Editor’s Note: This review first ran as part of our Fantastic Fest coverage, but Comic-Con Episode Four hits limited theaters this week.
Delivering a massive event with his trademarked smile behind the camera, Morgan Spurlock’s Comic-Con Episode Four: A Fan’s Hope is the kind of joyous celebration that might also serve as a gateway drug for those not initiated into geek culture. It’s a documentary that easily straddles the line between service to those already fascinated by the subject and to those that haven’t ever heard of a comic book.
It could have been annoyingly fluffy, but Spurlock has crafted a film that doesn’t just act as advertisement for the largest comic book/multimedia convention in the country. In fact, the question of whether the convention is still faithful to its comic book roots is at the center of the multi-faced exploration that gives the movie much more dimension than it initially lets on.
The doc is composed of several stories – a pair of artists looking to break into the business, a costume designer and her crew looking to make a mark, a young couple who fell in love at the event, and a comic book dealer who is trying to justify coming back financially. All are woven together with expert timing (and a fun, comic book style art element that turns them into characters of a different sort).

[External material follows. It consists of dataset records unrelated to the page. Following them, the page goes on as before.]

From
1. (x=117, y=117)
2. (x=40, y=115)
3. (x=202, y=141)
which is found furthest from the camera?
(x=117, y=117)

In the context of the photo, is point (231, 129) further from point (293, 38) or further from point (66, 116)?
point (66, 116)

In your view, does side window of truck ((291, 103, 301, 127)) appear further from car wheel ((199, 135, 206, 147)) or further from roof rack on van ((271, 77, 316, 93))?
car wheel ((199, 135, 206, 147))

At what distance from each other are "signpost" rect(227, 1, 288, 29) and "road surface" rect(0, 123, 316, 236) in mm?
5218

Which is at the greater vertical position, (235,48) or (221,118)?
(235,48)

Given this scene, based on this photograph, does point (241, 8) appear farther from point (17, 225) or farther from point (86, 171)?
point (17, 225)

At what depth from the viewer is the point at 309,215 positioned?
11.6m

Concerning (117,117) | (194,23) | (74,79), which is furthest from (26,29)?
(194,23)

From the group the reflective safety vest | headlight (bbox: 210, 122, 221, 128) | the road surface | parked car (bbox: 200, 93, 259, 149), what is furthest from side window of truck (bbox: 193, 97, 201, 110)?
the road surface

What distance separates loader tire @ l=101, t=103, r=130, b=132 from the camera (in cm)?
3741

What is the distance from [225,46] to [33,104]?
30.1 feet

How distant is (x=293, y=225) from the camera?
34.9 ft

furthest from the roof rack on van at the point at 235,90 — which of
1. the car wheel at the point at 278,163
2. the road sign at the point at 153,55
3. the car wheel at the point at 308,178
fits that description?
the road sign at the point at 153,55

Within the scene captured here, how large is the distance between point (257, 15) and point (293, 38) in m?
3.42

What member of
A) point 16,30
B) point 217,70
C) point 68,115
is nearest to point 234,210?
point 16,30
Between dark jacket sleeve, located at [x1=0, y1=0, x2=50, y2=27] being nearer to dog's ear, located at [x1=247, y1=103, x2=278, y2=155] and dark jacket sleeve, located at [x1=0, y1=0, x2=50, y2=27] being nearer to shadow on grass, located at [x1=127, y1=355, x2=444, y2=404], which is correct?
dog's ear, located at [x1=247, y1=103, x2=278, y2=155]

A Fan’s Hope, despite its intractable title, is a breeze to watch. It’s a full spectrum story with candy-color commentary from celebrities like producer Stan Lee, Seth Green, and producer Joss Whedon about why they love Comic-Con. Fortunately, the love fest is given context by the hopes, dreams and failures of the attendees. In that sense, it becomes a sports story where Holly Conrad (the costume designer seen with her team above) and two charismatic artists try to transcend the boundaries of their fandom by becoming part of the world they love so much. It is their journeys that provide the most triumph and tragedy. The bulk of the laughs come from a young man desperately trying to get away from his girlfriend for a moment to pick up a custom engagement ring which he plans to offer her at the Kevin Smith panel. And, yes, it’s a sequence that sends your heart into your throat.

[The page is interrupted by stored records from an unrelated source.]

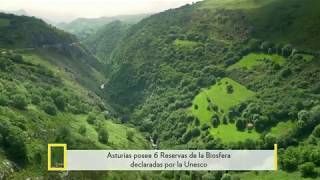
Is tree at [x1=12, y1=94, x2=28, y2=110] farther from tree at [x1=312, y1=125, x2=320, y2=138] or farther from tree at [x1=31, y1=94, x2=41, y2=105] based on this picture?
tree at [x1=312, y1=125, x2=320, y2=138]

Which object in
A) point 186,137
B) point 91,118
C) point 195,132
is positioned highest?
point 91,118

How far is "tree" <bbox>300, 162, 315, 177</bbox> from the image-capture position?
128m

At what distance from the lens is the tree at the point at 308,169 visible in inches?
5039

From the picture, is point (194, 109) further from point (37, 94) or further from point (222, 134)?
point (37, 94)

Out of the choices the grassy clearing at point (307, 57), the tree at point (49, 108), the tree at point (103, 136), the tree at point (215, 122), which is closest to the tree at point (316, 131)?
the tree at point (215, 122)

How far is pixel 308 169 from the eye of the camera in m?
128

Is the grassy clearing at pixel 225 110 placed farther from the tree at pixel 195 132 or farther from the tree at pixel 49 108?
the tree at pixel 49 108

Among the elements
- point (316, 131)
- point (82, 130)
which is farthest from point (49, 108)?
point (316, 131)

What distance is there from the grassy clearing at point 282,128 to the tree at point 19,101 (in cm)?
7619

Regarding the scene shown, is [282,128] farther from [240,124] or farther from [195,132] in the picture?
[195,132]

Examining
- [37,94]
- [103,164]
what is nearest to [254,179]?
[103,164]

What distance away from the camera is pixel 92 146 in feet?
470

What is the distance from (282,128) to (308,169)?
32.4 metres

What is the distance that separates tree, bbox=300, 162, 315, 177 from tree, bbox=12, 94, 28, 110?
8038cm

However, the most compelling of the stories comes from Chuck Rozanski, the president of Mile High Comics. He’s a veteran in the world of comic book dealing, but tough times and a diminished presence for comic books at the comic book convention have taken their toll. While crowds swarm the film and television booths on the main floor at Comic-Con, foot traffic isn’t quite as busy where their print inspirations are concerned. His is the largest question mark looming over the movie – especially as he’s placed a treasured, ultra-rare comic for sale against his personal wishes in order to try to make ends meet.
Comic-Con Episode Four: A Fan’s Hope is a wonderful movie. It combines deep passion and intelligent storytelling to deliver something celebratory and engaging. The tension and hope you feel for the amateurs is just as compelling as the anecdotes from the famous creatives who built the icons of which many worship at the altar.
Comic-Con is a giant event, but underneath all the cosplay and jokes about deodorant use, there’s a growing culture of people in love with art that demands to be hailed – and this film has done just that.